* Your task
Reproduce the records verbatim, beginning at the start and continuing through the line that contains "83H40V86L43 88L46 93H50V94H56L58", including both ends. Omit the pictures from your output.

* Excerpted data
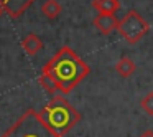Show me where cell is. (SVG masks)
<instances>
[{
	"label": "cell",
	"mask_w": 153,
	"mask_h": 137,
	"mask_svg": "<svg viewBox=\"0 0 153 137\" xmlns=\"http://www.w3.org/2000/svg\"><path fill=\"white\" fill-rule=\"evenodd\" d=\"M92 23L96 27V30H99L100 35L107 37V35H110L112 31L117 30V27H119V18L112 13H97Z\"/></svg>",
	"instance_id": "5"
},
{
	"label": "cell",
	"mask_w": 153,
	"mask_h": 137,
	"mask_svg": "<svg viewBox=\"0 0 153 137\" xmlns=\"http://www.w3.org/2000/svg\"><path fill=\"white\" fill-rule=\"evenodd\" d=\"M0 137H59L50 130L41 121L40 114L35 109L23 112L12 127H8Z\"/></svg>",
	"instance_id": "3"
},
{
	"label": "cell",
	"mask_w": 153,
	"mask_h": 137,
	"mask_svg": "<svg viewBox=\"0 0 153 137\" xmlns=\"http://www.w3.org/2000/svg\"><path fill=\"white\" fill-rule=\"evenodd\" d=\"M140 107H142L148 116H153V91L148 93L142 101H140Z\"/></svg>",
	"instance_id": "12"
},
{
	"label": "cell",
	"mask_w": 153,
	"mask_h": 137,
	"mask_svg": "<svg viewBox=\"0 0 153 137\" xmlns=\"http://www.w3.org/2000/svg\"><path fill=\"white\" fill-rule=\"evenodd\" d=\"M138 137H153V130H145V132H143L142 136H138Z\"/></svg>",
	"instance_id": "13"
},
{
	"label": "cell",
	"mask_w": 153,
	"mask_h": 137,
	"mask_svg": "<svg viewBox=\"0 0 153 137\" xmlns=\"http://www.w3.org/2000/svg\"><path fill=\"white\" fill-rule=\"evenodd\" d=\"M38 83H40V86L43 88L46 93H50V94H56L58 93V86H56V83H54V79L50 76L48 73H43L41 71V74H40V78H38Z\"/></svg>",
	"instance_id": "11"
},
{
	"label": "cell",
	"mask_w": 153,
	"mask_h": 137,
	"mask_svg": "<svg viewBox=\"0 0 153 137\" xmlns=\"http://www.w3.org/2000/svg\"><path fill=\"white\" fill-rule=\"evenodd\" d=\"M38 114L45 126L59 137H64L82 119L79 111L63 96H54Z\"/></svg>",
	"instance_id": "2"
},
{
	"label": "cell",
	"mask_w": 153,
	"mask_h": 137,
	"mask_svg": "<svg viewBox=\"0 0 153 137\" xmlns=\"http://www.w3.org/2000/svg\"><path fill=\"white\" fill-rule=\"evenodd\" d=\"M22 48H23V51L27 55L35 56V55H38L43 50V40H41L36 33H28L27 37L22 40Z\"/></svg>",
	"instance_id": "7"
},
{
	"label": "cell",
	"mask_w": 153,
	"mask_h": 137,
	"mask_svg": "<svg viewBox=\"0 0 153 137\" xmlns=\"http://www.w3.org/2000/svg\"><path fill=\"white\" fill-rule=\"evenodd\" d=\"M35 0H0V5L4 8V12H7L10 17L18 18Z\"/></svg>",
	"instance_id": "6"
},
{
	"label": "cell",
	"mask_w": 153,
	"mask_h": 137,
	"mask_svg": "<svg viewBox=\"0 0 153 137\" xmlns=\"http://www.w3.org/2000/svg\"><path fill=\"white\" fill-rule=\"evenodd\" d=\"M135 70H137L135 61L128 56H122L115 64V71L119 73V76H122V78H130L135 73Z\"/></svg>",
	"instance_id": "9"
},
{
	"label": "cell",
	"mask_w": 153,
	"mask_h": 137,
	"mask_svg": "<svg viewBox=\"0 0 153 137\" xmlns=\"http://www.w3.org/2000/svg\"><path fill=\"white\" fill-rule=\"evenodd\" d=\"M61 12H63V7H61V4L58 0H46V2L41 5V13L46 18H50V20L58 18L61 15Z\"/></svg>",
	"instance_id": "10"
},
{
	"label": "cell",
	"mask_w": 153,
	"mask_h": 137,
	"mask_svg": "<svg viewBox=\"0 0 153 137\" xmlns=\"http://www.w3.org/2000/svg\"><path fill=\"white\" fill-rule=\"evenodd\" d=\"M117 31L130 45H135L150 31V23L137 10H128L119 20Z\"/></svg>",
	"instance_id": "4"
},
{
	"label": "cell",
	"mask_w": 153,
	"mask_h": 137,
	"mask_svg": "<svg viewBox=\"0 0 153 137\" xmlns=\"http://www.w3.org/2000/svg\"><path fill=\"white\" fill-rule=\"evenodd\" d=\"M2 13H4V8H2V5H0V17H2Z\"/></svg>",
	"instance_id": "14"
},
{
	"label": "cell",
	"mask_w": 153,
	"mask_h": 137,
	"mask_svg": "<svg viewBox=\"0 0 153 137\" xmlns=\"http://www.w3.org/2000/svg\"><path fill=\"white\" fill-rule=\"evenodd\" d=\"M41 71L53 78L59 93L69 94L91 73V66L73 48L61 46Z\"/></svg>",
	"instance_id": "1"
},
{
	"label": "cell",
	"mask_w": 153,
	"mask_h": 137,
	"mask_svg": "<svg viewBox=\"0 0 153 137\" xmlns=\"http://www.w3.org/2000/svg\"><path fill=\"white\" fill-rule=\"evenodd\" d=\"M92 7L97 10V13L115 15L120 10V2L119 0H92Z\"/></svg>",
	"instance_id": "8"
}]
</instances>
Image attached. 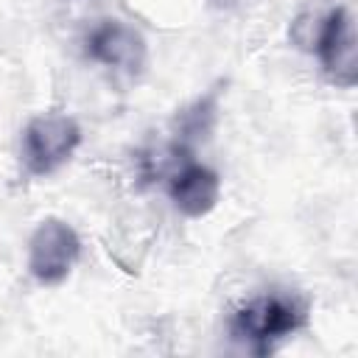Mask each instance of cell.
Masks as SVG:
<instances>
[{
	"instance_id": "cell-1",
	"label": "cell",
	"mask_w": 358,
	"mask_h": 358,
	"mask_svg": "<svg viewBox=\"0 0 358 358\" xmlns=\"http://www.w3.org/2000/svg\"><path fill=\"white\" fill-rule=\"evenodd\" d=\"M305 305L291 294H263L246 302L232 316V338L252 344L255 352H268L305 324Z\"/></svg>"
},
{
	"instance_id": "cell-2",
	"label": "cell",
	"mask_w": 358,
	"mask_h": 358,
	"mask_svg": "<svg viewBox=\"0 0 358 358\" xmlns=\"http://www.w3.org/2000/svg\"><path fill=\"white\" fill-rule=\"evenodd\" d=\"M81 145V126L70 115H39L28 120L20 140V157L28 173L48 176L59 171Z\"/></svg>"
},
{
	"instance_id": "cell-3",
	"label": "cell",
	"mask_w": 358,
	"mask_h": 358,
	"mask_svg": "<svg viewBox=\"0 0 358 358\" xmlns=\"http://www.w3.org/2000/svg\"><path fill=\"white\" fill-rule=\"evenodd\" d=\"M81 255L78 232L62 218H45L28 241V271L42 285H59Z\"/></svg>"
},
{
	"instance_id": "cell-4",
	"label": "cell",
	"mask_w": 358,
	"mask_h": 358,
	"mask_svg": "<svg viewBox=\"0 0 358 358\" xmlns=\"http://www.w3.org/2000/svg\"><path fill=\"white\" fill-rule=\"evenodd\" d=\"M313 48L319 53L324 76L336 87L350 90L358 84V36L352 11L347 6H333L327 11Z\"/></svg>"
},
{
	"instance_id": "cell-5",
	"label": "cell",
	"mask_w": 358,
	"mask_h": 358,
	"mask_svg": "<svg viewBox=\"0 0 358 358\" xmlns=\"http://www.w3.org/2000/svg\"><path fill=\"white\" fill-rule=\"evenodd\" d=\"M84 50L95 64L109 67L120 76H137L145 64V56H148L143 34L137 28L120 22V20L98 22L87 34Z\"/></svg>"
},
{
	"instance_id": "cell-6",
	"label": "cell",
	"mask_w": 358,
	"mask_h": 358,
	"mask_svg": "<svg viewBox=\"0 0 358 358\" xmlns=\"http://www.w3.org/2000/svg\"><path fill=\"white\" fill-rule=\"evenodd\" d=\"M168 196H171L173 207L182 215L201 218L218 204L221 179L213 168H207L201 162H193V159H185L168 176Z\"/></svg>"
},
{
	"instance_id": "cell-7",
	"label": "cell",
	"mask_w": 358,
	"mask_h": 358,
	"mask_svg": "<svg viewBox=\"0 0 358 358\" xmlns=\"http://www.w3.org/2000/svg\"><path fill=\"white\" fill-rule=\"evenodd\" d=\"M215 115H218V87H213L210 92H204L201 98H196L190 106H185L173 126H176V148L187 151L193 143L204 140L213 126H215Z\"/></svg>"
},
{
	"instance_id": "cell-8",
	"label": "cell",
	"mask_w": 358,
	"mask_h": 358,
	"mask_svg": "<svg viewBox=\"0 0 358 358\" xmlns=\"http://www.w3.org/2000/svg\"><path fill=\"white\" fill-rule=\"evenodd\" d=\"M330 8H333V6H322V0H316L313 6H310V0H308L305 8L299 11V17L291 22V39H294L302 50H313L316 36H319V28H322V22H324V17H327Z\"/></svg>"
}]
</instances>
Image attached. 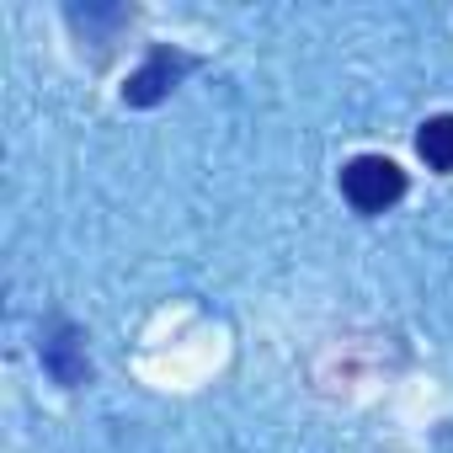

* Task output
Show me where cell is. (SVG masks)
<instances>
[{
	"label": "cell",
	"mask_w": 153,
	"mask_h": 137,
	"mask_svg": "<svg viewBox=\"0 0 153 137\" xmlns=\"http://www.w3.org/2000/svg\"><path fill=\"white\" fill-rule=\"evenodd\" d=\"M92 23L96 27V30H99L100 35L107 37V35H110L112 31L117 30V27H119V18L112 13H97Z\"/></svg>",
	"instance_id": "5"
},
{
	"label": "cell",
	"mask_w": 153,
	"mask_h": 137,
	"mask_svg": "<svg viewBox=\"0 0 153 137\" xmlns=\"http://www.w3.org/2000/svg\"><path fill=\"white\" fill-rule=\"evenodd\" d=\"M0 137H59L50 130L41 121L40 114L35 109L23 112L12 127H8Z\"/></svg>",
	"instance_id": "3"
},
{
	"label": "cell",
	"mask_w": 153,
	"mask_h": 137,
	"mask_svg": "<svg viewBox=\"0 0 153 137\" xmlns=\"http://www.w3.org/2000/svg\"><path fill=\"white\" fill-rule=\"evenodd\" d=\"M140 107H142L148 116H153V91L148 93L142 101H140Z\"/></svg>",
	"instance_id": "12"
},
{
	"label": "cell",
	"mask_w": 153,
	"mask_h": 137,
	"mask_svg": "<svg viewBox=\"0 0 153 137\" xmlns=\"http://www.w3.org/2000/svg\"><path fill=\"white\" fill-rule=\"evenodd\" d=\"M138 137H153V130H145V132H143L142 136H138Z\"/></svg>",
	"instance_id": "13"
},
{
	"label": "cell",
	"mask_w": 153,
	"mask_h": 137,
	"mask_svg": "<svg viewBox=\"0 0 153 137\" xmlns=\"http://www.w3.org/2000/svg\"><path fill=\"white\" fill-rule=\"evenodd\" d=\"M38 83H40V86L43 88L46 93H50V94H56L58 93V86H56V83H54V79L50 76L48 73H43L41 71V74H40V78H38Z\"/></svg>",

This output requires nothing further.